Bristol’s Spirit Halloween store on Farmington Avenue was busy the week before Halloween, as people hunted for accessories to go with their costumes or spooky props for their front yards.
While shopping for technical equipment to run lights and sounds out of his home in Terryville this week, Matt Graziano reflected on how different the holiday would be.
“I’ve been doing a haunted house for the past 12 years,” he said. “Usually I get two to three-thousand people. I’ll be lucky if I get 500 this Halloween.”
He’s invited people to drive by his Allen Street home instead of coming inside to see the spectacle of haunts.
Bristol resident Shannon Cartier was out shopping with his daughter Katherine, 12, and son Samuel, 9.
“She’s doing a sleepover and he’s staying home with his mother at her house,” Cartier said. “I have to work.”
“I think everyone should stay inside,” Katherine said. “I’m just dressing up for pictures.”
State officials have warned residents against hosting or attending large parties on Halloween. Those that exceed 25 people indoors or 150 people outdoors could face a penalty of $500.
You can also get in trouble for being found at one of these large parties. The fine for attending a party that exceeds attendance rules is $250. Specifics on enforcement were not clear.

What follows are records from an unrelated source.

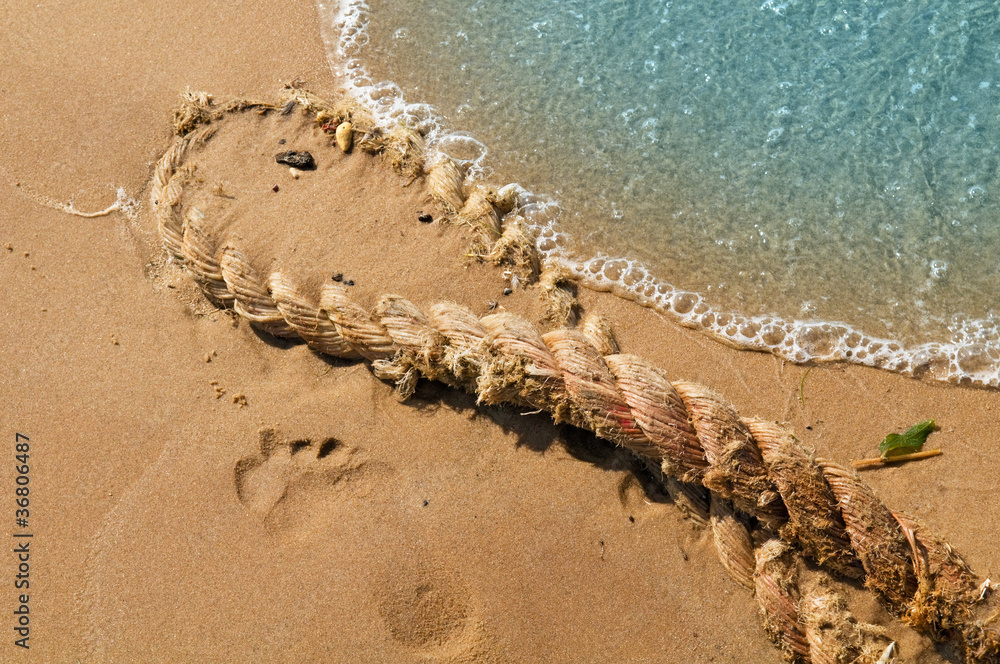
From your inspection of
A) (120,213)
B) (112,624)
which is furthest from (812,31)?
(112,624)

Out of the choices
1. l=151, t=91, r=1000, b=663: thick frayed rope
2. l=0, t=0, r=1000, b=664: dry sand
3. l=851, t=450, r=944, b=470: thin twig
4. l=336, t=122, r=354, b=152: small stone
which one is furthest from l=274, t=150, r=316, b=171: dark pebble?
l=851, t=450, r=944, b=470: thin twig

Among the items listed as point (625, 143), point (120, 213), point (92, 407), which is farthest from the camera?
point (625, 143)

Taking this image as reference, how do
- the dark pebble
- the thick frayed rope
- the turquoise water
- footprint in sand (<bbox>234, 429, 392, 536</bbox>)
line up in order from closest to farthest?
the thick frayed rope
footprint in sand (<bbox>234, 429, 392, 536</bbox>)
the turquoise water
the dark pebble

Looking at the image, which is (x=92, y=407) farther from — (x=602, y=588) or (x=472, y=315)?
(x=602, y=588)

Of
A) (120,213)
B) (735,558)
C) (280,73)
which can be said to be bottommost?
(735,558)

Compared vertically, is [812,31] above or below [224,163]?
above

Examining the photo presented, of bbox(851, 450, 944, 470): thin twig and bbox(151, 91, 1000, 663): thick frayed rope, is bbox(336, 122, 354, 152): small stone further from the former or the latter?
bbox(851, 450, 944, 470): thin twig
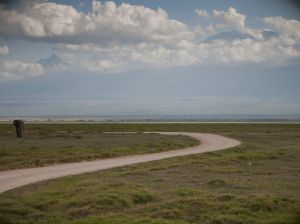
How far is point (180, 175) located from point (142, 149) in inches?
711

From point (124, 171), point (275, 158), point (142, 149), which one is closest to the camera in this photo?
point (124, 171)

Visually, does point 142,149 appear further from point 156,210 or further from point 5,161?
point 156,210

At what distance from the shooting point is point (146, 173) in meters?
24.6

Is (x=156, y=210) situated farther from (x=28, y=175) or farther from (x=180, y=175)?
(x=28, y=175)

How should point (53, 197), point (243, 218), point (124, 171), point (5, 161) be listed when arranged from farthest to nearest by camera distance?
1. point (5, 161)
2. point (124, 171)
3. point (53, 197)
4. point (243, 218)

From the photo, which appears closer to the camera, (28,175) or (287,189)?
(287,189)

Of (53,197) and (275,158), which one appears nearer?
(53,197)

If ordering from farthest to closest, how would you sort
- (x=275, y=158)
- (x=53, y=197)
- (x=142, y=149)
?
(x=142, y=149) → (x=275, y=158) → (x=53, y=197)

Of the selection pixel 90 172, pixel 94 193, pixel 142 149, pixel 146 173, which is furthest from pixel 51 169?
pixel 142 149

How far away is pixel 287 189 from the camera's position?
19.1 meters

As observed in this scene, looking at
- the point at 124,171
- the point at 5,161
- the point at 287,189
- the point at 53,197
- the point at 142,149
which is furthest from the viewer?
the point at 142,149

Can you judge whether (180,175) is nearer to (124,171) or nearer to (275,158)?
(124,171)

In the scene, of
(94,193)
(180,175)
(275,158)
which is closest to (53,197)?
(94,193)

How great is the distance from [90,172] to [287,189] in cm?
1036
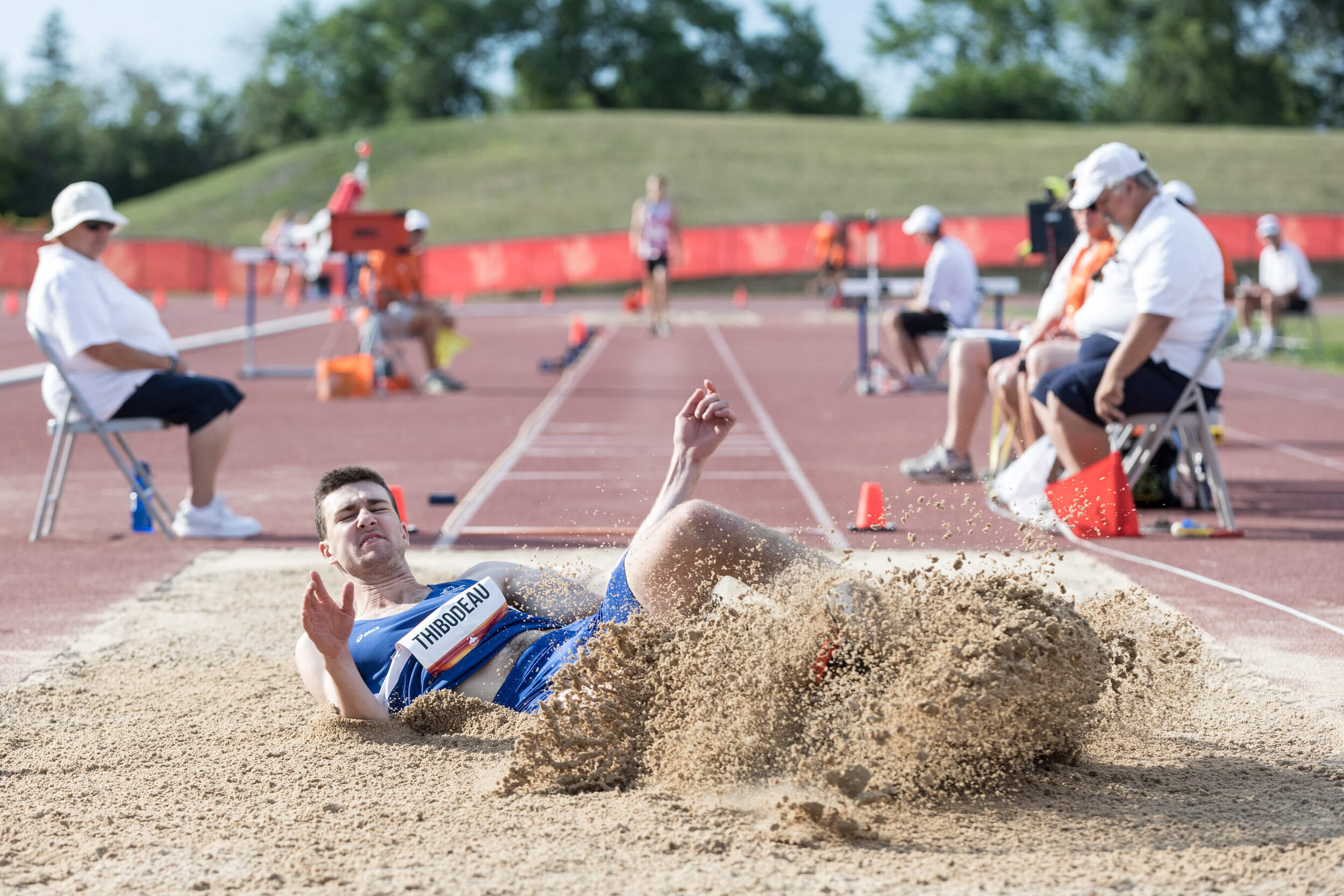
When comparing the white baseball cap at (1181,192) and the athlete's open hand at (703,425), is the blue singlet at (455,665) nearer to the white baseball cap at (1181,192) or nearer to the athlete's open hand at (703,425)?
the athlete's open hand at (703,425)

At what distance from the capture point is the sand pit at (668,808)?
9.61ft

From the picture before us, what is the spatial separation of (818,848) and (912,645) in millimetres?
502

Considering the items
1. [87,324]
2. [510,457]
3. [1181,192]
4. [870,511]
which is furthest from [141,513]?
[1181,192]

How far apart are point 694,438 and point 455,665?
89 centimetres

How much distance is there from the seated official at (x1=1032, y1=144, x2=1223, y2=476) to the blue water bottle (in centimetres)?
425

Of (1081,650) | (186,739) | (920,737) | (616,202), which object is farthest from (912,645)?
(616,202)

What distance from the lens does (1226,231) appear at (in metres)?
38.2

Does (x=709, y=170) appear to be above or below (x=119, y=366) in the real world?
above

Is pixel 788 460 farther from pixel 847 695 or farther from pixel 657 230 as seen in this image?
pixel 657 230

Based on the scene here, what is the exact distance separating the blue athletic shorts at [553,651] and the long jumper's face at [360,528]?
479 mm

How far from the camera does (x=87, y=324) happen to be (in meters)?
6.91

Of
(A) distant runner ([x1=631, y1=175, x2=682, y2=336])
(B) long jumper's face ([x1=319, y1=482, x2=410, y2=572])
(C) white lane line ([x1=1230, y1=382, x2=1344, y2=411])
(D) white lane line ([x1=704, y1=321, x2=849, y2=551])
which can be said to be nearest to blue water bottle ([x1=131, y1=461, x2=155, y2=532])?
(D) white lane line ([x1=704, y1=321, x2=849, y2=551])

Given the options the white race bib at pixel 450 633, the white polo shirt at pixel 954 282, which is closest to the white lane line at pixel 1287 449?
the white polo shirt at pixel 954 282

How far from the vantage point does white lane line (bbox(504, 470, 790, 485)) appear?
28.2 ft
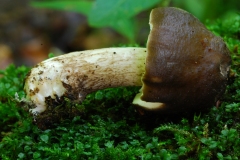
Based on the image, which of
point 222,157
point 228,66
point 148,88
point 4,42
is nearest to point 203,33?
point 228,66

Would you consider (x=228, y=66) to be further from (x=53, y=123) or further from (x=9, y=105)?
(x=9, y=105)

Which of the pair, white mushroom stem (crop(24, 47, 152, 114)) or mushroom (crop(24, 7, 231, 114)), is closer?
mushroom (crop(24, 7, 231, 114))

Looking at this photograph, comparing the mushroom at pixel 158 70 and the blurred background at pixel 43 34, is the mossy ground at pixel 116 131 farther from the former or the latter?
the blurred background at pixel 43 34

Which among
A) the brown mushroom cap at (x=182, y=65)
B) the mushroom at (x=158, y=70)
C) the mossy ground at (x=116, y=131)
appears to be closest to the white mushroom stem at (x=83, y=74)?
the mushroom at (x=158, y=70)

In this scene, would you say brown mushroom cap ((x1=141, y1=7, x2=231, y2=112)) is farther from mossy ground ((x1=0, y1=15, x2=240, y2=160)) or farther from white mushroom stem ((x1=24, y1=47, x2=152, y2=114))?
white mushroom stem ((x1=24, y1=47, x2=152, y2=114))

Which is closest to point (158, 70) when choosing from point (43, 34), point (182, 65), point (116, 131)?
point (182, 65)

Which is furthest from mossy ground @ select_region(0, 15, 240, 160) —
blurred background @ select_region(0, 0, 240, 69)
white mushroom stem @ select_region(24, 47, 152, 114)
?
blurred background @ select_region(0, 0, 240, 69)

In a neighborhood off of Roberge Road in Bristol, stands a small blue house with evenly-spaced scarecrows sticking out of in the grassy front lawn. It would seem as if the people who live there are planning on handing out candy to trick-or-treaters this Halloween, but that may not be the case.
“We usually do even more than this but we don’t know this year,” said an older man who opened the door Wednesday. “We don’t know if we’re giving out candy yet,” added the man, who shut the door before giving his name.

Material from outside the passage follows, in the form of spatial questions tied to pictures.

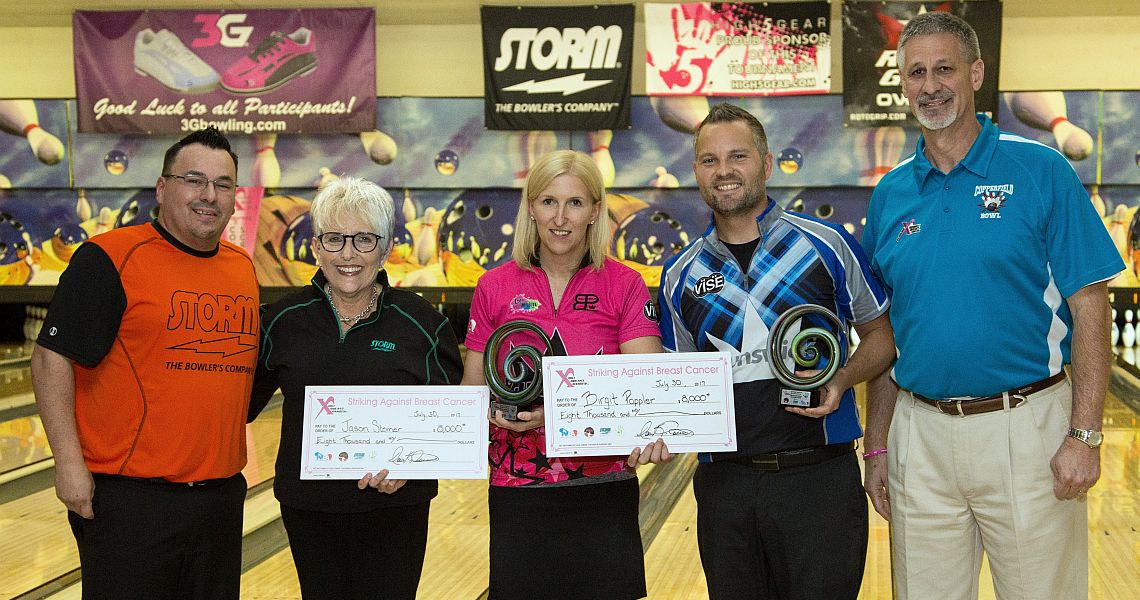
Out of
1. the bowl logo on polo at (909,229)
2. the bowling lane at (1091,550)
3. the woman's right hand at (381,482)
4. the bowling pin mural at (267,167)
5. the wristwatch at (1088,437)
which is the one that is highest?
the bowling pin mural at (267,167)

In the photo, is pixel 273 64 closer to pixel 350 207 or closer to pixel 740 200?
pixel 350 207

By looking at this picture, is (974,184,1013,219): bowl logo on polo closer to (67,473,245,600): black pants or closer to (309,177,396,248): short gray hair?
(309,177,396,248): short gray hair

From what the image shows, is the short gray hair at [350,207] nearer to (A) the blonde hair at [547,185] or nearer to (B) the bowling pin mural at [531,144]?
(A) the blonde hair at [547,185]

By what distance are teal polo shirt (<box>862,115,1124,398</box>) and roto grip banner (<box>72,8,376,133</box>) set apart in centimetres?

Wearing masks and staying socially-distanced are required no matter what you do, according to state guidelines.
For those who still wish to provide candy to kids trick-or-treating, the CDC suggested setting up an outdoor treat station with individually bagged candies for kids to take themselves.

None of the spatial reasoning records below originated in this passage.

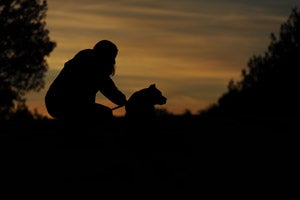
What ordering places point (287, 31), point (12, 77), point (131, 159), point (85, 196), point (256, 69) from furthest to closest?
point (256, 69)
point (287, 31)
point (12, 77)
point (131, 159)
point (85, 196)

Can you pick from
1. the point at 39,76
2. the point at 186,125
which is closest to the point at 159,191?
the point at 186,125

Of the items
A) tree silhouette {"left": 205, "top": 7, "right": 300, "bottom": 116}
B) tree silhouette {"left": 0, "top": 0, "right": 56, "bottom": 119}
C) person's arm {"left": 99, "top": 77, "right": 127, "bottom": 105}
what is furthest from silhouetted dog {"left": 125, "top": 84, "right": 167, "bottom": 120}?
tree silhouette {"left": 205, "top": 7, "right": 300, "bottom": 116}

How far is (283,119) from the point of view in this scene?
74.6 feet

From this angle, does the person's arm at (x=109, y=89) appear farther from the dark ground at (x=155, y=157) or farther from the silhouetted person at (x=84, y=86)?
the dark ground at (x=155, y=157)

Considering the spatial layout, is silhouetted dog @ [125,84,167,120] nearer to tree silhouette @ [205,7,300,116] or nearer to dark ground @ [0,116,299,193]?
dark ground @ [0,116,299,193]

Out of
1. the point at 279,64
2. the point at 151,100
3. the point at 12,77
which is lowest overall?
the point at 151,100

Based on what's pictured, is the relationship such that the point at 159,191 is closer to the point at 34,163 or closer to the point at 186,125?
the point at 34,163

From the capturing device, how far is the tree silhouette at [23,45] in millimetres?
50062

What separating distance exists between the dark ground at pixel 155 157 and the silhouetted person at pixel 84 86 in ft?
1.53

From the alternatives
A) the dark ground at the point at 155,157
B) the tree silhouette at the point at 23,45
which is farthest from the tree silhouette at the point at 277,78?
the dark ground at the point at 155,157

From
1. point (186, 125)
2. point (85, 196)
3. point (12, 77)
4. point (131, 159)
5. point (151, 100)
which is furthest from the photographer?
point (12, 77)

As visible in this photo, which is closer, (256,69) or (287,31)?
(287,31)

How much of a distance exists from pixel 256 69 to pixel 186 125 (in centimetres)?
6425

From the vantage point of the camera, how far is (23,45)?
50.5 m
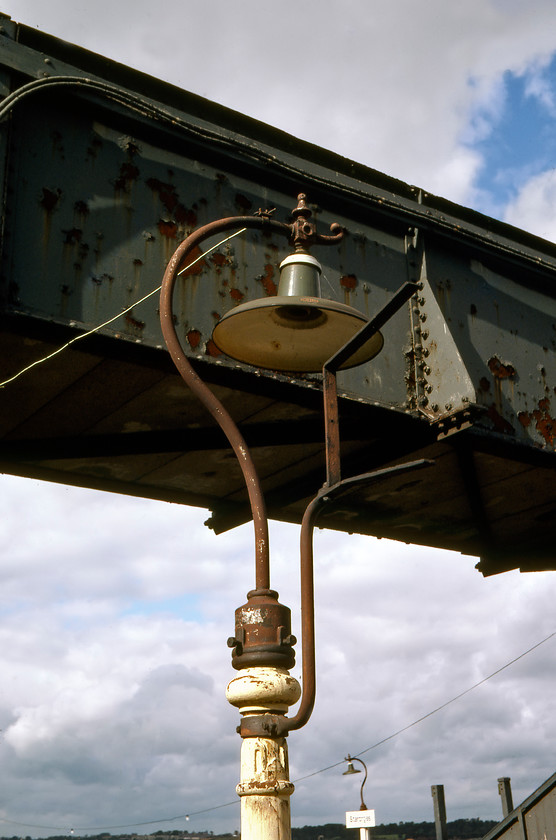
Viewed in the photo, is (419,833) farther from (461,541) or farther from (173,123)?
(173,123)

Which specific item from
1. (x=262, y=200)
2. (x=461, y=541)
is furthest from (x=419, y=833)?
(x=262, y=200)

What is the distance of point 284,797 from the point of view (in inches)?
141

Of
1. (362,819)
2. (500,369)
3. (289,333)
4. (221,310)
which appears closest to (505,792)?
(362,819)

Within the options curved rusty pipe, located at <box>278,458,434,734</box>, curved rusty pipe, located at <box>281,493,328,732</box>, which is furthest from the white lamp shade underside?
curved rusty pipe, located at <box>281,493,328,732</box>

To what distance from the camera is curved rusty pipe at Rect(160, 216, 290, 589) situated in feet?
13.4

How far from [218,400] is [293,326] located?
0.92 meters

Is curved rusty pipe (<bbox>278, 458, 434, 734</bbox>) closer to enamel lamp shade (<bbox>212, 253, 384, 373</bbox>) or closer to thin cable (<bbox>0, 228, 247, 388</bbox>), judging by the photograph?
enamel lamp shade (<bbox>212, 253, 384, 373</bbox>)

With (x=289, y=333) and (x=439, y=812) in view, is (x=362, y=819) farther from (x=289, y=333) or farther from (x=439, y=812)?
(x=289, y=333)

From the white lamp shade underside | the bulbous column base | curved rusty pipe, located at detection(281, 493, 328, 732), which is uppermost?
the white lamp shade underside

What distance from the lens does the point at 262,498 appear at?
412 cm

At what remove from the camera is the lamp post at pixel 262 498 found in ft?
11.8

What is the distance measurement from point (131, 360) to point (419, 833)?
277ft

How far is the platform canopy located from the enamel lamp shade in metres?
2.21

Anyone who feels ill or has traveled to one of the states listed on the Connecticut travel advisory between Oct. 16- 30 should refrain from attending Halloween events or handing out candy.
David and Theresa Cheever visited Plainville’s Spirit Halloween store with their son this week to look for costumes.
“We’re trying to do something low-key and safe,” David said. “Maybe a scavenger hunt in the backyard.”
Kristina Ciesielski and her niece Jenna Billie have visited the store several times already this month.
“We love it here,” said Ciesielski, who lives in New Britain. “When I was growing up I loved trick-or-treating and she’s really into Halloween, so we just come here to walk around and look.”
Southington resident Matthew Florian and his daughter Raegan also poked around, checking out the life-size animatronic dolls and other spectacles.
“Raegan and I decided to host and ‘Come and Eat and Be Merry Monster Mash’ at our house since Halloween is a little different this year,” Matthew said. “We have a group of 10 or so cousins and friends we spend time with who are coming. It will be outdoors and in the garage.”
There are lots of kid-friendly happenings across the region expected to follow state and federal guidelines for a safe Halloween celebration. Here are just a few:
New Britain Public Library Halloween Costume Party at 2 p.m.
Hallowheels Drive-Thru Trick-or-Treat at New Britain Stadium from 10 a.m.-1p.m.
Costume Day at the New Britain Museum of American Art, 10 a.m.-5 p.m. Reservation times encouraged.
Wojtusik Nursery’s Halloween Happenings 10 a.m.-4 p.m.
New England Carousel Museum Children’s Halloween Scavenger Hunt 10 a.m.-5 p.m. Pre-registration required.